Toward the end of its report, IBM recommends that an organization's strategists ask themselves these questions:
  • Has your innovation agenda expanded beyond products/services/markets innovation and operational improvement to encompass your business model — the emerging basis for competition?


  • How vulnerable is your business model? Are you playing in the right place in your networked industry value chain?


  • How would your business model be different if you started with a clean sheet of paper? What would you do if you were getting into your current business as a start-up located in Malaysia?


  • What capabilities do you have that might fundamentally change the value chain in another industry?
In sum: The organization should decide what elements or components of their business set them apart, and then acquire other needed capabilities from other organizations.

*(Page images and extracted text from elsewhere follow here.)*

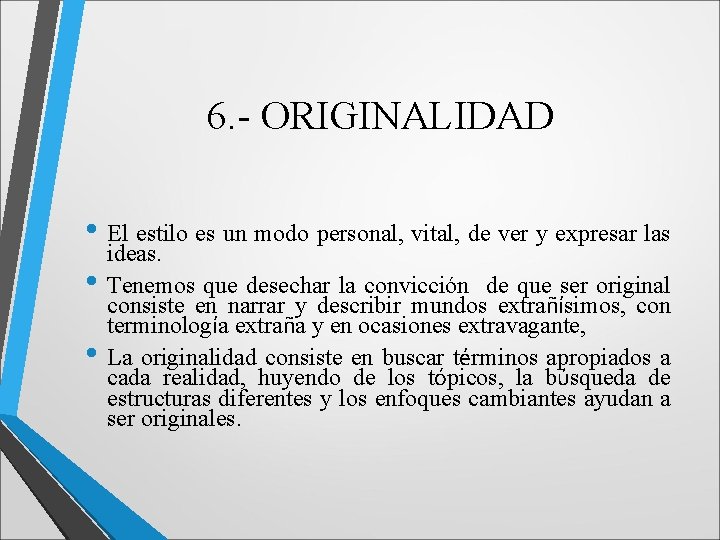 6.- ORIGINALIDAD

• El estilo es un modo personal, vital, de ver y expresar las ideas.
• Tenemos que desechar la convicción de que ser original consiste en narrar y describir mundos extrañísimos, con terminología extraña y en ocasiones extravagante,
• La originalidad consiste en buscar términos apropiados a cada realidad, huyendo de los tópicos, la búsqueda de estructuras diferentes y los enfoques cambiantes ayudan a ser originales.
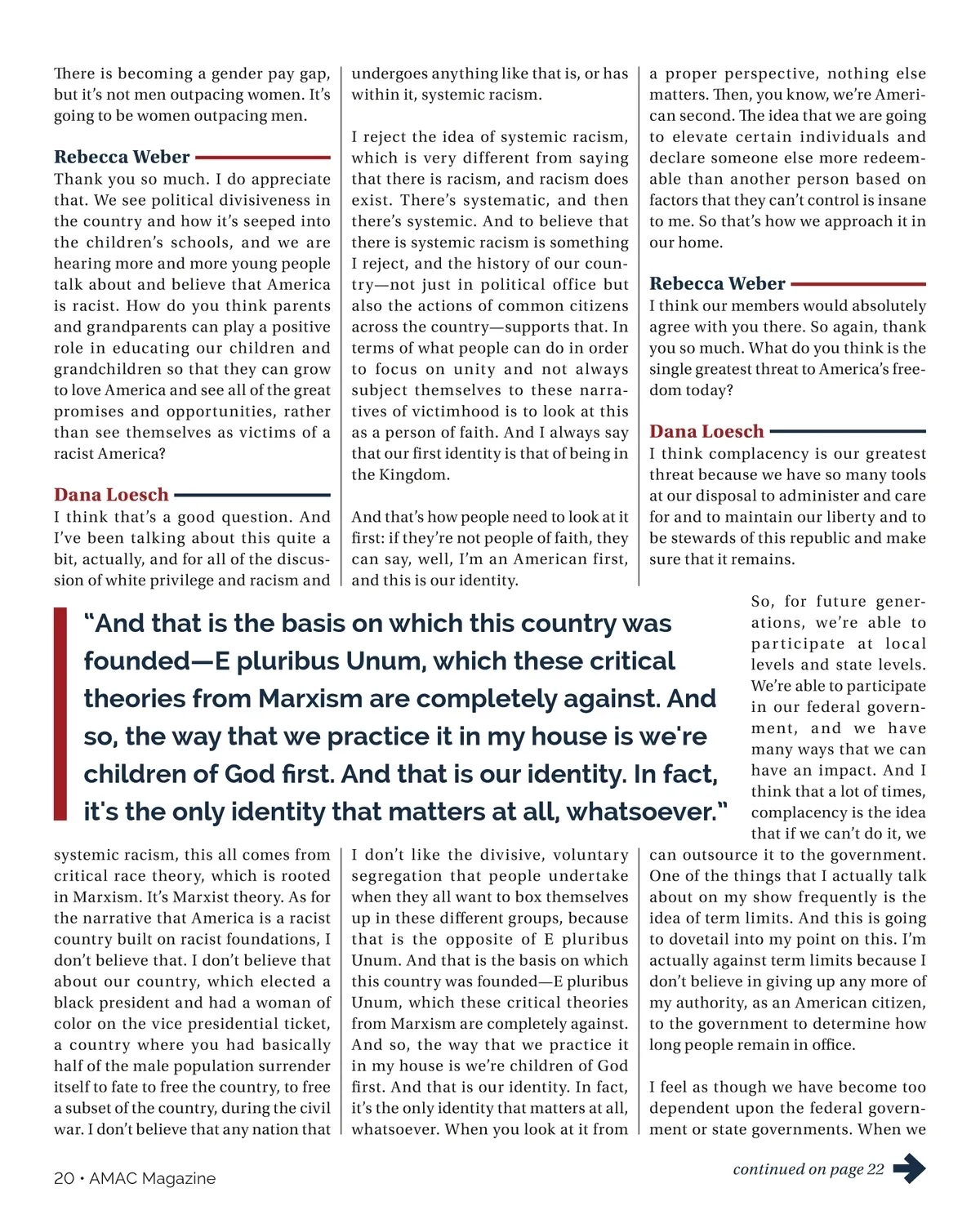 There is becoming a gender pay gap, but it's not men outpacing women. It's going to be women outpacing men.

Rebecca Weber
Thank you so much. I do appreciate that. We see political divisiveness in the country and how it's seeped into the children's schools, and we are hearing more and more young people talk about and believe that America is racist. How do you think parents and grandparents can play a positive role in educating our children and grandchildren so that they can grow to love America and see all of the great promises and opportunities, rather than see themselves as victims of a racist America?

Dana Loesch
I think that's a good question. And I've been talking about this quite a bit, actually, and for all of the discussion of white privilege and racism and systemic racism, this all comes from critical race theory, which is rooted in Marxism. It's Marxist theory. As for the narrative that America is a racist country built on racist foundations, I don't believe that. I don't believe that about our country, which elected a black president and had a woman of color on the vice presidential ticket, a country where you had basically half of the male population surrender itself to fate to free the country, to free a subset of the country, during the civil war. I don't believe that any nation that undergoes anything like that is, or has within it, systemic racism.

I reject the idea of systemic racism, which is very different from saying that there is racism, and racism does exist. There's systematic, and then there's systemic. And to believe that there is systemic racism is something I reject, and the history of our country—not just in political office but also the actions of common citizens across the country—supports that. In terms of what people can do in order to focus on unity and not always subject themselves to these narratives of victimhood is to look at this as a person of faith. And I always say that our first identity is that of being in the Kingdom.

And that's how people need to look at it first: if they're not people of faith, they can say, well, I'm an American first, and this is our identity. I don't like the divisive, voluntary segregation that people undertake when they all want to box themselves up in these different groups, because that is the opposite of E pluribus Unum. And that is the basis on which this country was founded—E pluribus Unum, which these critical theories from Marxism are completely against. And so, the way that we practice it in my house is we're children of God first. And that is our identity. In fact, it's the only identity that matters at all, whatsoever. When you look at it from a proper perspective, nothing else matters. Then, you know, we're American second. The idea that we are going to elevate certain individuals and declare someone else more redeemable than another person based on factors that they can't control is insane to me. So that's how we approach it in our home.

Rebecca Weber
I think our members would absolutely agree with you there. So again, thank you so much. What do you think is the single greatest threat to America's freedom today?

Dana Loesch
I think complacency is our greatest threat because we have so many tools at our disposal to administer and care for and to maintain our liberty and to be stewards of this republic and make sure that it remains.

So, for future generations, we're able to participate at local levels and state levels. We're able to participate in our federal government, and we have many ways that we can have an impact. And I think that a lot of times, complacency is the idea that if we can't do it, we can outsource it to the government. One of the things that I actually talk about on my show frequently is the idea of term limits. And this is going to dovetail into my point on this. I'm actually against term limits because I don't believe in giving up any more of my authority, as an American citizen, to the government to determine how long people remain in office.

I feel as though we have become too dependent upon the federal government or state governments. When we

"And that is the basis on which this country was founded—E pluribus Unum, which these critical theories from Marxism are completely against. And so, the way that we practice it in my house is we're children of God first. And that is our identity. In fact, it's the only identity that matters at all, whatsoever."

continued on page 22

20 • AMAC Magazine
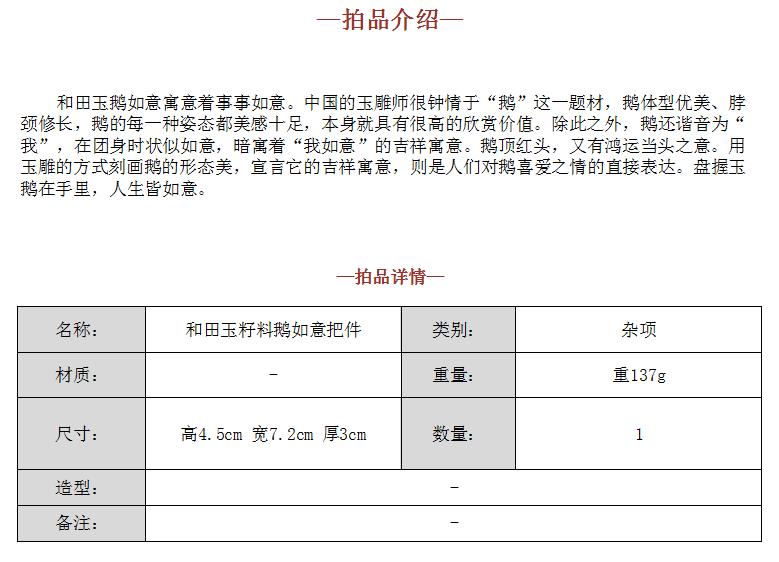 —拍品介绍—

和田玉鹅如意寓意着事事如意。中国的玉雕师很钟情于“鹅”这一题材，鹅体型优美、脖颈修长，鹅的每一种姿态都美感十足，本身就具有很高的欣赏价值。除此之外，鹅还谐音为“我”，在团身时状似如意，暗寓着“我如意”的吉祥寓意。鹅顶红头，又有鸿运当头之意。用玉雕的方式刻画鹅的形态美，宣言它的吉祥寓意，则是人们对鹅喜爱之情的直接表达。盘握玉鹅在手里，人生皆如意。

—拍品详情—

| 名称: | 和田玉籽料鹅如意把件 | 类别: | 杂项 |
|---|---|---|---|
| 材质: | - | 重量: | 重137g |
| 尺寸: | 高4.5cm 宽7.2cm 厚3cm | 数量: | 1 |
| 造型: | - | | |
| 备注: | - | | |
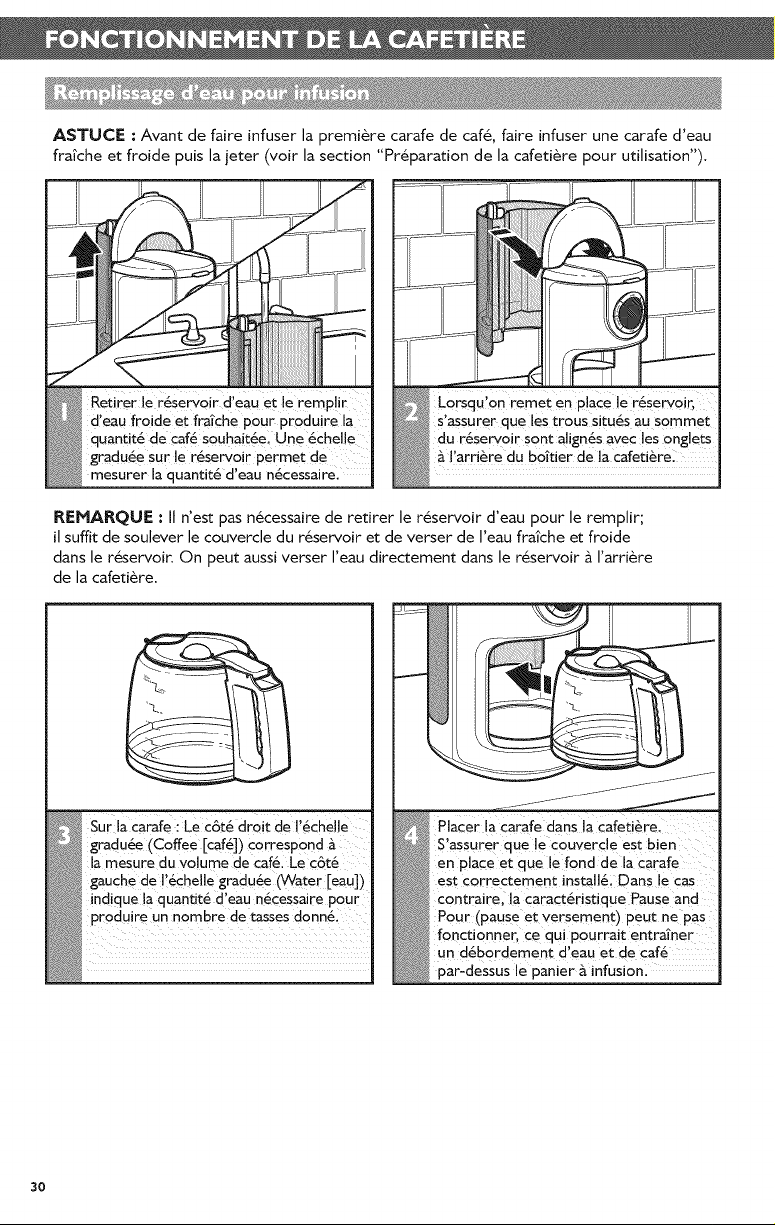 FONCTIONNEMENT DE LA CAFETIÈRE

Remplissage d'eau pour infusion

ASTUCE : Avant de faire infuser la première carafe de café, faire infuser une carafe d'eau fraîche et froide puis la jeter (voir la section "Préparation de la cafetière pour utilisation").

1
Retirer le réservoir d'eau et le remplir d'eau froide et fraîche pour produire la quantité de café souhaitée. Une échelle graduée sur le réservoir permet de mesurer la quantité d'eau nécessaire.

2
Lorsqu'on remet en place le réservoir, s'assurer que les trous situés au sommet du réservoir sont alignés avec les onglets à l'arrière du boîtier de la cafetière.

REMARQUE : Il n'est pas nécessaire de retirer le réservoir d'eau pour le remplir; il suffit de soulever le couvercle du réservoir et de verser de l'eau fraîche et froide dans le réservoir. On peut aussi verser l'eau directement dans le réservoir à l'arrière de la cafetière.

3
Sur la carafe : Le côté droit de l'échelle graduée (Coffee [café]) correspond à la mesure du volume de café. Le côté gauche de l'échelle graduée (Water [eau]) indique la quantité d'eau nécessaire pour produire un nombre de tasses donné.

4
Placer la carafe dans la cafetière. S'assurer que le couvercle est bien en place et que le fond de la carafe est correctement installé. Dans le cas contraire, la caractéristique Pause and Pour (pause et versement) peut ne pas fonctionner, ce qui pourrait entraîner un débordement d'eau et de café par-dessus le panier à infusion.

30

It is not enough to think in terms of basic shared services centers, outsourcing, and insourcing. As examples of more expansive exploration of business model innovation, IBM suggests "partnering with a competitor to gain a mutual advantage over the rest of the industry or participating in a common, industrywide utility that lowers everyone's costs."

The key is to "[l]ook for ways to transform your core value proposition. Pay particular attention to ignored areas of the value chain where no one is actively innovating. Search out third parties that could add value or technology that could introduce entirely new ways of doing business."

In other words, "Choose business model innovations that make you deeply different."